Unless KPMG denounces Aguirre (not likely) or Aguirre denounces his own report (less likely), there is little chance that the 2003 audit will come out soon. Aguirre thinks that the City could take a pass on 2003 and just issue 2004 and 2005 audits.

"This is almost comical," says Peter Q. Davis, former banker and mayoral candidate. "You don't get to skip a year; the main reason is that all the unknowns would be stuffed into this unaudited year, and these would come home to haunt you."

So here's the scorecard: Aguirre's report on Kroll is an exhaustive one, full of disquieting details of Kroll and its law firm fleecing the City of $20 million in fees, going far beyond their mandate and colluding with people they were supposed to be investigating, among other things.

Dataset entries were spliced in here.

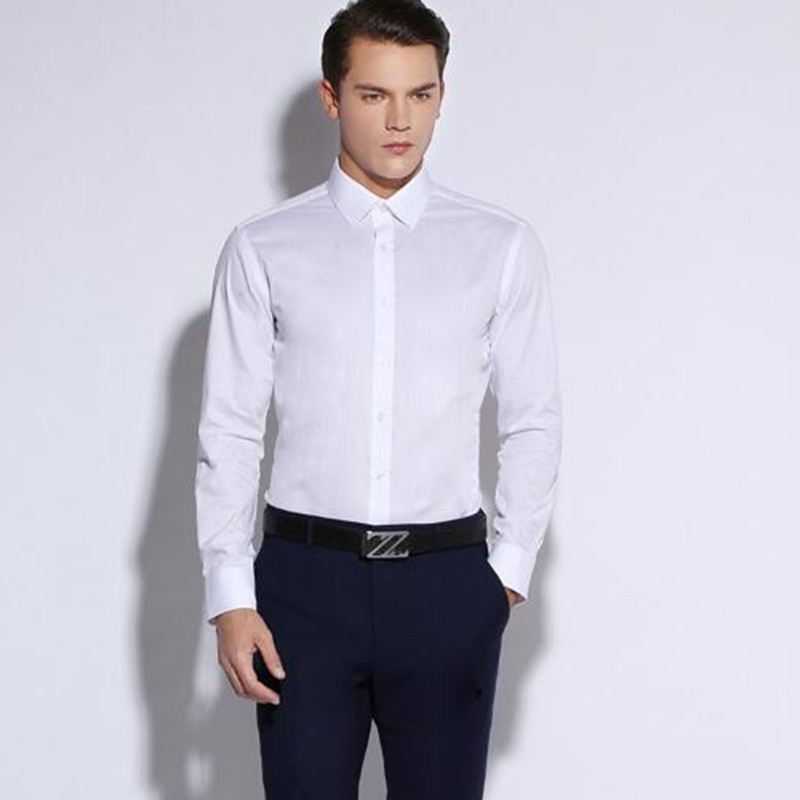 41-1 New Mens Slim Fit Solid Color White Long Sleeve Dress Shirt Square Collar No-Pocket Designed Business Casual Men Shirts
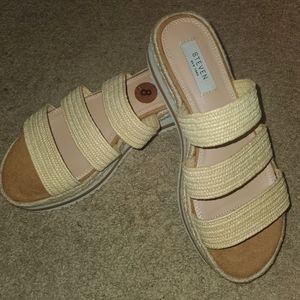 Wedge Flops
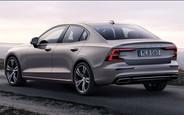 Все новые Volvo S60 на AUTO.RIA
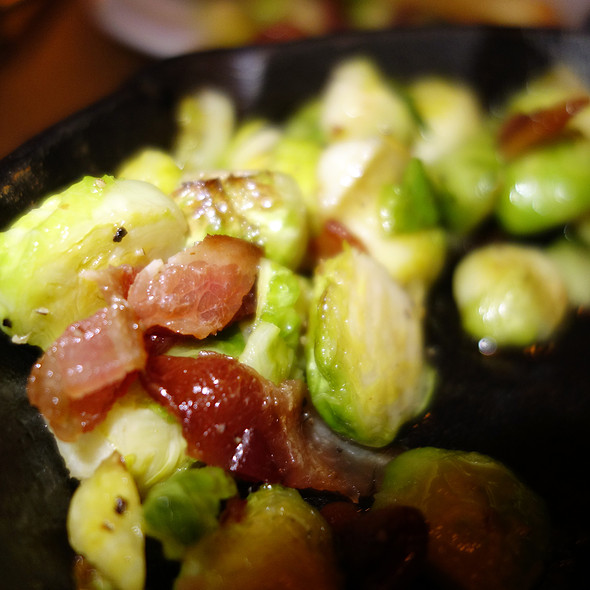 Grilled brussels sprouts with bacon - Municipal Bar + Dining Co., Chicago, IL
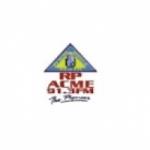 Logo da emissora Radio ACME Suriname 91.3 FM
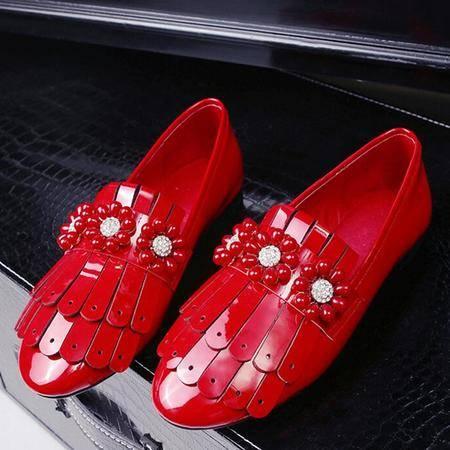 2016春款女单鞋水钻流苏圆头低跟女鞋韩版百搭里外全皮单鞋潮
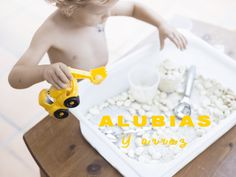 Bandeja sensorial alubias y arroz Kids Rugs, Reyes, Home Decor, Teaching, Charms, Log Projects, Rice, Lightbox, Trays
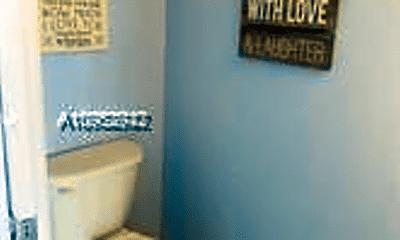 Bathroom, 8850 W Flagler St, 2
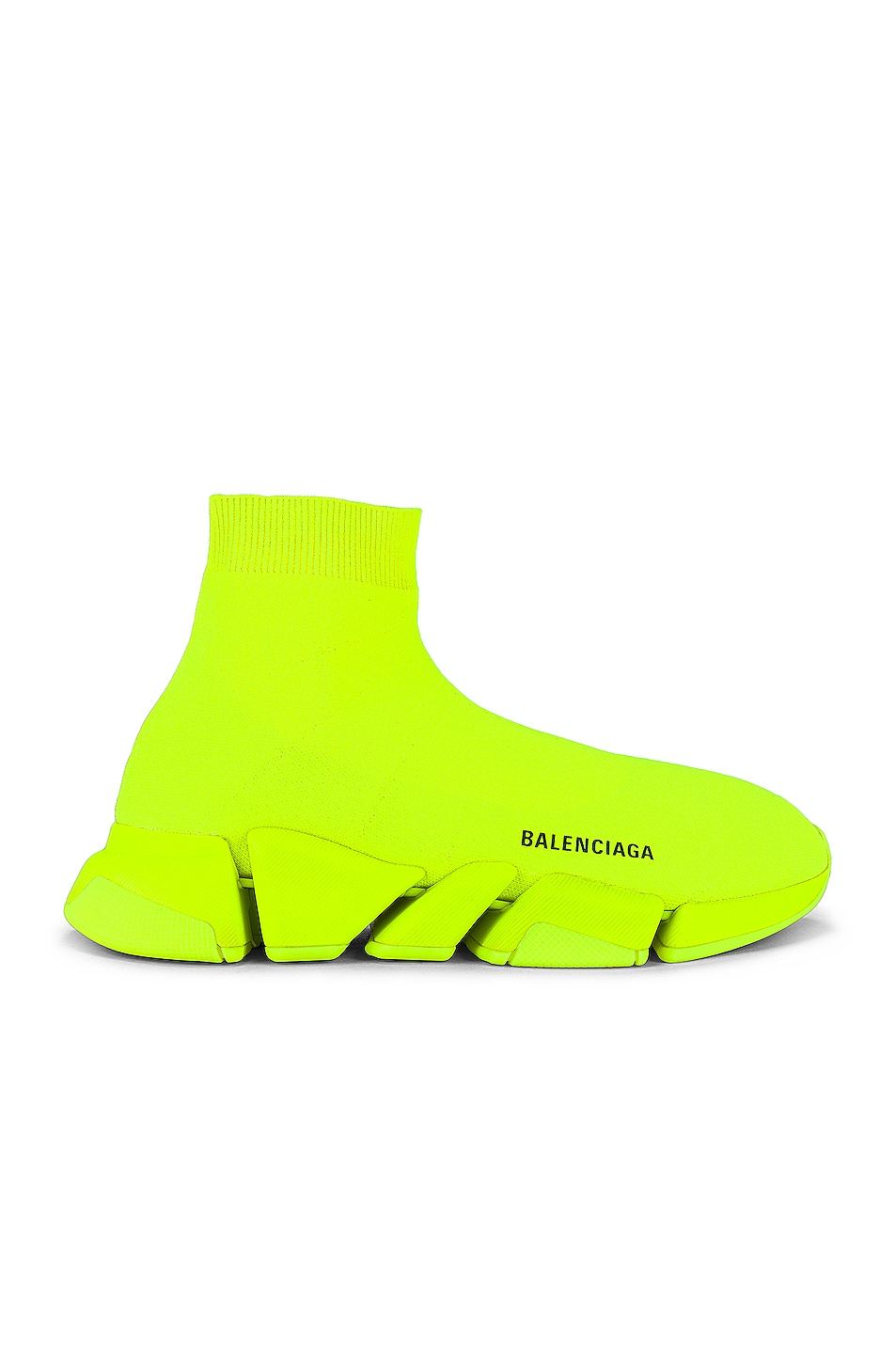 Image 1 of Balenciaga Speed Lt 2.0 in Fluo Yellow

Sanders may try to ignore Aguirre's report on Kroll, but KPMG can't. Even if KPMG did come out with an audit for 2003 and other auditors issued ones for 2004 and 2005, bond counsel, bond insurance companies, debt rating agencies, underwriters, and potential bond buyers would cock an eyebrow at San Diego pension obligation bonds, particularly since the federal government is still probing the City for its bond financing sins. It's possible the Securities and Exchange Commission will complete its investigation of the City soon, but there are few signs the U.S. attorney's office is ready to wrap up its case. Aguirre's call for a vote on the bonds may doom them completely, especially since he said they are bad public policy.

Davis thinks such bonds are a good solution, although he warns, "The City is acting like it is getting credit cards in the mail and thus has no financial problem. Borrowing is a short-term solution." He also agrees that Kroll and its law firm are "milking the job."

Without the pension obligation bonds, "We go to crisis mode," Rider says. Bankruptcy would be one option he doesn't necessarily favor. Expenditure cuts would have to be deep.

"This is just another indication that we are truly insolvent," says Shipione. If the City borrows, it would probably be at a very high rate, she says.

Maybe it would be a junk bond rate. Then Sanders could blame another bad cop: interest rates.

"Generally, my philosophy on pension obligation bonds is not to encourage issuing debt to pay off existing debt," says Councilmember Donna Frye. Like many, she has other questions about the Sanders budget: why, for example, do sales tax revenues soar 63 percent in fiscal 2007 and property tax incomes rise 19 percent?

"The pension debt is void, as the council did not comply with the Charter requirement for an auditor's certificate committing to these massive obligations," says Stirling.

Says Rider, "At best Sanders's budget is tenuous; at worst it is Pollyannaish and a fantasyland, predicated on very big 'ifs.' "

From the standpoint of honesty, it's worse than that.